The Edinburgh International Festival is one of the world’s most prestigious arts’ events in one of the world’s most beautiful cities. Held over three weeks from the middle of August to the beginning of September, the world’s foremost artistic performers come to Edinburgh to join in this staggeringly successful season of events.
The Edinburgh International Festival was initiated just after the Second World War, in 1947, in order to inspire the people of Scotland and help them to rebuild their artistic lives and, during its flourishing existence, has only had ten directors. They have succeeded in making Edinburgh the cultural centre of the world during August – attracting performers and visitors who come, secure in the knowledge that, above all else, Edinburgh represents quality in every aspect. The Festival is fully committed to presenting its audiences a wide selection of world class artistic offerings to the widest possible audiences. There is additionally a determination to present both international and Scottish works and to continue to encourage new work, which is often specifically commissioned for the Festival.

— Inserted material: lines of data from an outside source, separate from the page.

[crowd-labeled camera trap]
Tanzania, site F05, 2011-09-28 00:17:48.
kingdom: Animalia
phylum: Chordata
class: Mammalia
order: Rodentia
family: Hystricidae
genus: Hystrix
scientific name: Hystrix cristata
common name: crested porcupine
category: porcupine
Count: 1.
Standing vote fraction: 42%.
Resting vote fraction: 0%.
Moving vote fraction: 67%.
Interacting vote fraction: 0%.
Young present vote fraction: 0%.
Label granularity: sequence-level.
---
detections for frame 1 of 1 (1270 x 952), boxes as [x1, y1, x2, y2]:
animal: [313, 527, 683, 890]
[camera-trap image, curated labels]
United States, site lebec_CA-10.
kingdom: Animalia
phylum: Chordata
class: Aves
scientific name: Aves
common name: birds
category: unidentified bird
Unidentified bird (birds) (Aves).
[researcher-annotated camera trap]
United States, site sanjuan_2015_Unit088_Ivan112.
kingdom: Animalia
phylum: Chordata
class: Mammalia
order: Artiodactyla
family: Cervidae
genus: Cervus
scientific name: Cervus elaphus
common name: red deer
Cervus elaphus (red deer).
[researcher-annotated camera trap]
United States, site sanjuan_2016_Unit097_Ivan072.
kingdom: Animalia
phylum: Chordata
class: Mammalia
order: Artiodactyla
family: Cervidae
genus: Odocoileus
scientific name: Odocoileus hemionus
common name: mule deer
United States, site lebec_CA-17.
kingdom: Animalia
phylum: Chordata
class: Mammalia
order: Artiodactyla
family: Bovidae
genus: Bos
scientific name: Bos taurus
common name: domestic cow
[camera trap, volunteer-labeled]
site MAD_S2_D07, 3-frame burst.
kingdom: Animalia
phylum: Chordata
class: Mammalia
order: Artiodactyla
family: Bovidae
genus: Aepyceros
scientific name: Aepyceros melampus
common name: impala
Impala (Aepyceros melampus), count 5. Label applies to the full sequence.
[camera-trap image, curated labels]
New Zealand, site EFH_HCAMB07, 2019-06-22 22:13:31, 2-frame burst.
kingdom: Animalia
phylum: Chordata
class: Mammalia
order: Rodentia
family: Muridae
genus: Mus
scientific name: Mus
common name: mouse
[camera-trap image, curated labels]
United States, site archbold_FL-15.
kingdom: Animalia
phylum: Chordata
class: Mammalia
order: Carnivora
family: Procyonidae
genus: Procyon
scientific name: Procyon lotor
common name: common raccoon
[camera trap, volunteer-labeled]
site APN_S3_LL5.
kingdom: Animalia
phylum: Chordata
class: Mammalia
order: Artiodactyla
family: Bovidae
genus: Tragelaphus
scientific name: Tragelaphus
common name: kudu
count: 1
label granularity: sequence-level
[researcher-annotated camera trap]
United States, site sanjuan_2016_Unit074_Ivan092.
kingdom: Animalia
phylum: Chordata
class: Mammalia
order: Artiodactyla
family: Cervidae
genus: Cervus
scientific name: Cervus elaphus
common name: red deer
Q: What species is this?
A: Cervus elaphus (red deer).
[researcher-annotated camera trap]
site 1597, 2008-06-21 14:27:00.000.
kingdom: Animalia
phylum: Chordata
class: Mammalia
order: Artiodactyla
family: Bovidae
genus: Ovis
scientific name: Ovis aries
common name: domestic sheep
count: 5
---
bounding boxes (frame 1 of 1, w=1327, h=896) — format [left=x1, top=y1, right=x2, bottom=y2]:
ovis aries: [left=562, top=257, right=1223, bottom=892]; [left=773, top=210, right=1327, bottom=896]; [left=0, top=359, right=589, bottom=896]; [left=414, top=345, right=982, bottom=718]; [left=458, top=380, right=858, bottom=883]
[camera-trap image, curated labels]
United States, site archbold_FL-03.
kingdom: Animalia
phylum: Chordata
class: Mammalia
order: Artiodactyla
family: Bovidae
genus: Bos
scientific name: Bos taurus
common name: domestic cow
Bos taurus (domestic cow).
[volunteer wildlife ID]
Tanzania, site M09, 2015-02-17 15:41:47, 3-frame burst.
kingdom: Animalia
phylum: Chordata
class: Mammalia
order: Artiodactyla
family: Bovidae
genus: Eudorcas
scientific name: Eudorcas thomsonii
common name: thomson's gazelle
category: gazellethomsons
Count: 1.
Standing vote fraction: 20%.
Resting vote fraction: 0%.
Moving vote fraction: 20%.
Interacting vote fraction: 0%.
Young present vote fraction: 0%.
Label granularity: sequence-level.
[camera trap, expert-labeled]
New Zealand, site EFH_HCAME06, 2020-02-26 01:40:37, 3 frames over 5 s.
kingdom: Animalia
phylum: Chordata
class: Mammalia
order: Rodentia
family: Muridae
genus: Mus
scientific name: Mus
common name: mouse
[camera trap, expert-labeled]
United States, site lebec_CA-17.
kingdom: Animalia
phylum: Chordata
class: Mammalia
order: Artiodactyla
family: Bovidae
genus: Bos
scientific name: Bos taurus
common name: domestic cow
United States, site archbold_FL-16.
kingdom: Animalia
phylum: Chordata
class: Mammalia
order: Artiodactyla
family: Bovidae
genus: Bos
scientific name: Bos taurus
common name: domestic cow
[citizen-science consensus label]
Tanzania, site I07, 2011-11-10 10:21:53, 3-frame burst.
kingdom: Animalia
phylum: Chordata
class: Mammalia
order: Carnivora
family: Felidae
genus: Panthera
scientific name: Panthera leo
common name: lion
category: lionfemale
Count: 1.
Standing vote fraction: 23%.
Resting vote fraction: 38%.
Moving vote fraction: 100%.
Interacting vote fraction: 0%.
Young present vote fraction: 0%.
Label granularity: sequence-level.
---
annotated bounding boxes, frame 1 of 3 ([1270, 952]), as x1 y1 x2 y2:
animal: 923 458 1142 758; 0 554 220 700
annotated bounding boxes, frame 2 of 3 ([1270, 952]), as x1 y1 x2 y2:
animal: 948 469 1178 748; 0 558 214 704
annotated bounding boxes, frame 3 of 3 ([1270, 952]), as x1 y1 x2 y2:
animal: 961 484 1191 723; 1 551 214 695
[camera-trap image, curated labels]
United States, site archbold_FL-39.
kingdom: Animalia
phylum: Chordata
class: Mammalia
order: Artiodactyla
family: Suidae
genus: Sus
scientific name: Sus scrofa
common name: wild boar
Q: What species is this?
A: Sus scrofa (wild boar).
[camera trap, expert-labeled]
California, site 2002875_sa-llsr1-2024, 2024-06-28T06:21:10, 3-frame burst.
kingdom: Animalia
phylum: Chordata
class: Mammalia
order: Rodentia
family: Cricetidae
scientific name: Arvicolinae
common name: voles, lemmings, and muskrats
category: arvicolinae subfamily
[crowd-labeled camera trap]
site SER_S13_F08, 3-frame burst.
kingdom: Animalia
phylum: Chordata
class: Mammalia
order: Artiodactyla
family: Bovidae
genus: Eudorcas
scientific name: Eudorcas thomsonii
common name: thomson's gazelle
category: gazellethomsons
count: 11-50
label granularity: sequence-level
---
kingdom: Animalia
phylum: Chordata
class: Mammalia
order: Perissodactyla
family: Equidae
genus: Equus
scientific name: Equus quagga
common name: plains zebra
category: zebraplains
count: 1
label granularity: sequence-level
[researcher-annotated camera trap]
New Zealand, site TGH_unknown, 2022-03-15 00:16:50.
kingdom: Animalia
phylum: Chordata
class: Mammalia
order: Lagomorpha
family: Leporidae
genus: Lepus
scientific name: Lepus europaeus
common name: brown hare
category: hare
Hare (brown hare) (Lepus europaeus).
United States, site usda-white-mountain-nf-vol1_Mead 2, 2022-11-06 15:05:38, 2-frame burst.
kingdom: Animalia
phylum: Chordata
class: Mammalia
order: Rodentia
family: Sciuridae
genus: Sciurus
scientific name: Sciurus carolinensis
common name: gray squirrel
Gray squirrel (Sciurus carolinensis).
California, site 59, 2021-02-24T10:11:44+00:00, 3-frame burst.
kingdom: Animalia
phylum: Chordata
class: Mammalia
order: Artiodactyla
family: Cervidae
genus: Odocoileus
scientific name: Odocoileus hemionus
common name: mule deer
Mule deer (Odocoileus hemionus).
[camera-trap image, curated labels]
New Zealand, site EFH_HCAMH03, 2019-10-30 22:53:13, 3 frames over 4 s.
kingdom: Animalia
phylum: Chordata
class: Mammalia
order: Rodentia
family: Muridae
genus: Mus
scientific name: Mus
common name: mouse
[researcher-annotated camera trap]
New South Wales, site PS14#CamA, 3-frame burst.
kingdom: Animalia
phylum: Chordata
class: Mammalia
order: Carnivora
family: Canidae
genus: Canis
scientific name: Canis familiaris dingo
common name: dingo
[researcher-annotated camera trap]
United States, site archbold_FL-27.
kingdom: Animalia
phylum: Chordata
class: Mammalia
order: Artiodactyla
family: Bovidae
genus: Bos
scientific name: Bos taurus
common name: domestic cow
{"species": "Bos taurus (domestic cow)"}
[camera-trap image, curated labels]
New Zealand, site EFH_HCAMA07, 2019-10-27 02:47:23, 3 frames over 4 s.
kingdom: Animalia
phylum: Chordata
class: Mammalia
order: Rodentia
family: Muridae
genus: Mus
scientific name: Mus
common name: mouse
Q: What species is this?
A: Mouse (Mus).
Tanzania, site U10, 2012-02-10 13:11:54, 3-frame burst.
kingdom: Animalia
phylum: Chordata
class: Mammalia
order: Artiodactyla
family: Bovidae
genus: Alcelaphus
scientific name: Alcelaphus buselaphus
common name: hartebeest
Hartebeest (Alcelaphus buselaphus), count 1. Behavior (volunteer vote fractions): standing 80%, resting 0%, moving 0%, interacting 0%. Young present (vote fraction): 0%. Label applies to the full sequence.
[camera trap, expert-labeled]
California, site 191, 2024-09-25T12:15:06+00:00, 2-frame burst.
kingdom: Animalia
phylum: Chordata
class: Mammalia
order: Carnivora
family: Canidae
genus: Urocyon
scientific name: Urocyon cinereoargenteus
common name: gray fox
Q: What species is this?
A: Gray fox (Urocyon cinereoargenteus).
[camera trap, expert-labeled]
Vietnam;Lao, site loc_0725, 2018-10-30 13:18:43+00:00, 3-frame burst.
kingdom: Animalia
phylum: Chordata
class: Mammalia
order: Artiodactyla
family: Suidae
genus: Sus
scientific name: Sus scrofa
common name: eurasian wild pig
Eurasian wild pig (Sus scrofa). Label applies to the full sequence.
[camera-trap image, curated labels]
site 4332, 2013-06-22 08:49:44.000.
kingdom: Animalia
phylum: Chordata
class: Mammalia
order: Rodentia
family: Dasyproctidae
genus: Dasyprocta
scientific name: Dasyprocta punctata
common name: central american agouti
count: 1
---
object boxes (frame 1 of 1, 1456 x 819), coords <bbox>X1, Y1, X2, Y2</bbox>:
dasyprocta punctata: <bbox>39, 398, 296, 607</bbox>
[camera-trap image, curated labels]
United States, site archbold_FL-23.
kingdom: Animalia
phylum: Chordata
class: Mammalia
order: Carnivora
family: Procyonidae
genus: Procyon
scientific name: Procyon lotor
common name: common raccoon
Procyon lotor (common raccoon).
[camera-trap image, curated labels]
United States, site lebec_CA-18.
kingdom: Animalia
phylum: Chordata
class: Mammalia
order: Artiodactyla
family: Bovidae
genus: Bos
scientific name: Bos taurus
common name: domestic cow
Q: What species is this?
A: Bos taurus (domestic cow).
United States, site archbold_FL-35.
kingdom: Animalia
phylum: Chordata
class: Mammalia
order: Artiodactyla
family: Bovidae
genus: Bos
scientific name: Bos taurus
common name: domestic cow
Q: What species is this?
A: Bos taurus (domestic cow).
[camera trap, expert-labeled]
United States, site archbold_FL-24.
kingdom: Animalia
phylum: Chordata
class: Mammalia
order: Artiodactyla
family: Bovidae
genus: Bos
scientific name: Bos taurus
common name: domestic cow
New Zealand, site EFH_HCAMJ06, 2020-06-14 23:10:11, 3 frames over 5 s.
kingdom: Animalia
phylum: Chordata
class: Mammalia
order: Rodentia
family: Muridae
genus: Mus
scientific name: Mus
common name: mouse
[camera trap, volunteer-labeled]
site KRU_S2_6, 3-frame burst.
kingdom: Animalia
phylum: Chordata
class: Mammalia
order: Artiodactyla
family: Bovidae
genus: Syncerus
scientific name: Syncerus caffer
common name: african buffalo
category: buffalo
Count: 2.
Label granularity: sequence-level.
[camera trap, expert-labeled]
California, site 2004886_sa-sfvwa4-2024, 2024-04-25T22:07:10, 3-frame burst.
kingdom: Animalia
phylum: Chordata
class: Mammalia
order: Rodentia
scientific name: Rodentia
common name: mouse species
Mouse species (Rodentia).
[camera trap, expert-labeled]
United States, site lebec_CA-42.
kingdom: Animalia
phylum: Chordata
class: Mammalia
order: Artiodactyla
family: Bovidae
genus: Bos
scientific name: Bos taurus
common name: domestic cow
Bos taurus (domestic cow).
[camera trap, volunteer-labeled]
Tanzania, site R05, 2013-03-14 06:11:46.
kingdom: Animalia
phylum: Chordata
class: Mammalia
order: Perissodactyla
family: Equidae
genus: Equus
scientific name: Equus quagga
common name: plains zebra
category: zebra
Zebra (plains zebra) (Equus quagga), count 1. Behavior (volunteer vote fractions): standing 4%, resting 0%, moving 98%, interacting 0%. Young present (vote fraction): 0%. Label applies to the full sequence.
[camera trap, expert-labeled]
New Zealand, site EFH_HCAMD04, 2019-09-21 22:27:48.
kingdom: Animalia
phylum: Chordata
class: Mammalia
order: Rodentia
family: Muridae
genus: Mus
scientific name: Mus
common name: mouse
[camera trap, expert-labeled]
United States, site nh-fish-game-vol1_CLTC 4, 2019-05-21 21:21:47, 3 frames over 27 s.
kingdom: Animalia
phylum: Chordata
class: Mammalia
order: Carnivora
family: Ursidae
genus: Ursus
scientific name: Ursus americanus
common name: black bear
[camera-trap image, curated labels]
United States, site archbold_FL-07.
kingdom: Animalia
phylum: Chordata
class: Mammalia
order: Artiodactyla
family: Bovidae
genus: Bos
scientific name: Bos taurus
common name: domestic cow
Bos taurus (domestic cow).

The Festival occupies 6 major theatres and concert halls- The Edinburgh Festival Theatre, King’s Theatre, Royal Lyceum Theatre, Edinburgh Playhouse, Queen’s Hall and Usher Hall – in addition to several smaller venues such as The Hub, at the top of the Royal Mile, which is also the Festival’s main Box Office, and Greyfriars Kirk. Classical music, dance, opera, theatre and the visual arts all share equal billing and all attract capacity audiences for the entire Festival period.
Tickets go on sale at the beginning of April each year and can be obtained on the official International Festival website. They can also be booked directly by telephoning The Hub at 0131 4732000. There are Facebook and Twitter pages where much valuable information, and gossip, can be found.
Amazingly, though, Edinburgh at this time does not restrict itself to the International Festival. Scotland’s capital becomes a veritable Festival of Festivals, with several other events of almost the same magnitude and prestige taking place simultaneously.
Most famous amongst these are the Edinburgh Fringe Festival, which developed from the International Festival itself and is now an enormous event in its own right, and the Edinburgh Military Tattoo, which is held nightly, except for Sundays, on the castle Esplanade. These two festivals have become an integral part of the Edinburgh festival summer.
And as if all this wasn’t enough, the largest international literary event, the Edinburgh International Book Festival, also promotes more than 800 gatherings during its August season. Taking over the beautiful Charlotte Square Gardens and transforming them into a tented village, all of the events are held in this one location. There are workshops, discussions, signings, lectures and much more – for children as much as for adults. An estimated quarter of a million visitors attend this Book Festival.
As Edinburgh is second only to London for the number of art galleries, it is no surprise that August also sees the annual Edinburgh Art Festival.
It goes without saying that if you want to visit Edinburgh during Festival season – and there really is something for every possible taste – then accommodation and tickets need to be booked as early as possible. There are some excellent camp sites around the city and many people stay outside Edinburgh and travel in – the whole transport system is geared towards ferrying people about at this time so it presents few problems.
Edinburgh is a spectacularly beautiful city at any time of the year. At the time of the Edinburgh Festival, however, it is probably the most vibrant, exciting city in the world.